++++ Records supplied

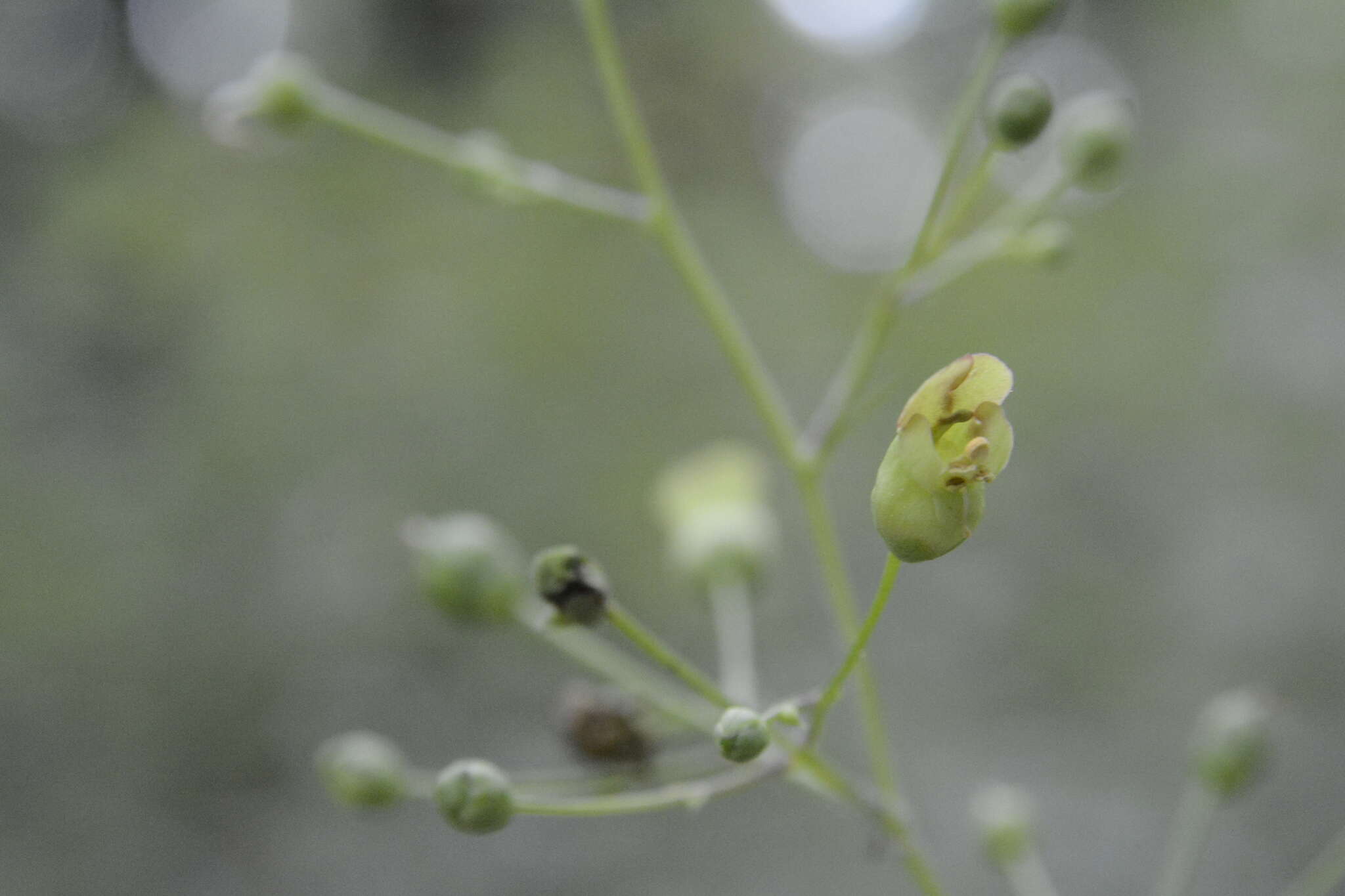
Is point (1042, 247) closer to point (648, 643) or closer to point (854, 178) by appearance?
point (648, 643)

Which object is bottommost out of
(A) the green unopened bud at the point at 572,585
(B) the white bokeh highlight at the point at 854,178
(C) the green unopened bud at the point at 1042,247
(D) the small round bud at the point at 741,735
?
(D) the small round bud at the point at 741,735

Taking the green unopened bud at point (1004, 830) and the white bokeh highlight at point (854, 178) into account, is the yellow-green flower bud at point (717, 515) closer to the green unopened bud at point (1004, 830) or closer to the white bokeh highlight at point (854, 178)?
the green unopened bud at point (1004, 830)

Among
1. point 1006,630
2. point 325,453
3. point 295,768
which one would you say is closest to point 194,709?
point 295,768

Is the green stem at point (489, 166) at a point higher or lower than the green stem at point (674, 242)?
higher

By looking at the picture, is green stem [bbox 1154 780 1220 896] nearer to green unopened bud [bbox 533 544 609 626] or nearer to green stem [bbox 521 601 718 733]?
green stem [bbox 521 601 718 733]

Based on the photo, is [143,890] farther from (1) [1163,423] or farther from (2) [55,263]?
(1) [1163,423]

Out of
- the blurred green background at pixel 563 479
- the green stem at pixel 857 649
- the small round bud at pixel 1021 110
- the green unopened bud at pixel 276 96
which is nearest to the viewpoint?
the green stem at pixel 857 649

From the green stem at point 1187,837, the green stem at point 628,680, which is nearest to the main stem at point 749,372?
the green stem at point 628,680

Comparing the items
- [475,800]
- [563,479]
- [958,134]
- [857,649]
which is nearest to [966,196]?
[958,134]
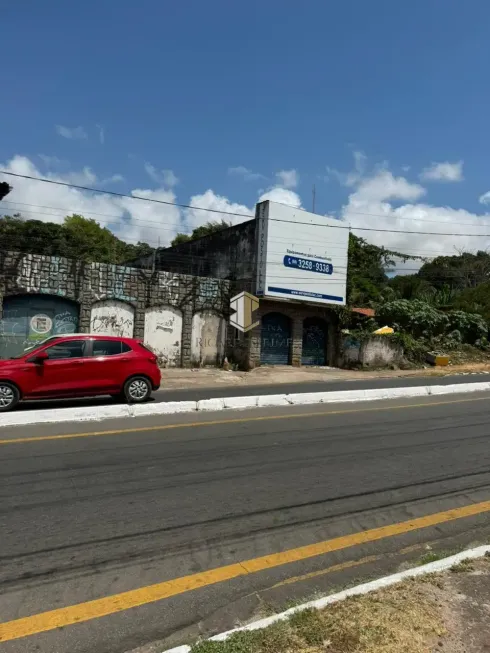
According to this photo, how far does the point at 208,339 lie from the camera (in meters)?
22.9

++++++++

Goal: Format the lines from the one containing "Based on the" through the end of the rows as a Markdown table with the columns Number and Line, numbering each line and skipping blank lines. Omit the pictures from the table.

Result of this task:
| Number | Line |
|---|---|
| 1 | Based on the photo, is [143,890] farther from (1) [1163,423] or farther from (2) [55,263]? |
| 2 | (1) [1163,423] |
| 3 | Out of |
| 4 | - the blurred green background at pixel 563 479 |
| 5 | - the green stem at pixel 857 649 |
| 6 | - the small round bud at pixel 1021 110 |
| 7 | - the green unopened bud at pixel 276 96 |
| 8 | which is nearest to the viewpoint? |
| 9 | the green stem at pixel 857 649 |
| 10 | From the green stem at point 1187,837, the green stem at point 628,680, which is nearest to the main stem at point 749,372? |
| 11 | the green stem at point 628,680 |
| 12 | Comparing the items |
| 13 | - [475,800] |
| 14 | - [563,479] |
| 15 | - [958,134] |
| 16 | - [857,649] |
| 17 | which is nearest to [966,196]? |
| 18 | [958,134] |
| 19 | According to this photo, how far does the point at 208,339 lie from the camera (in meters)? |
| 20 | 22.9 |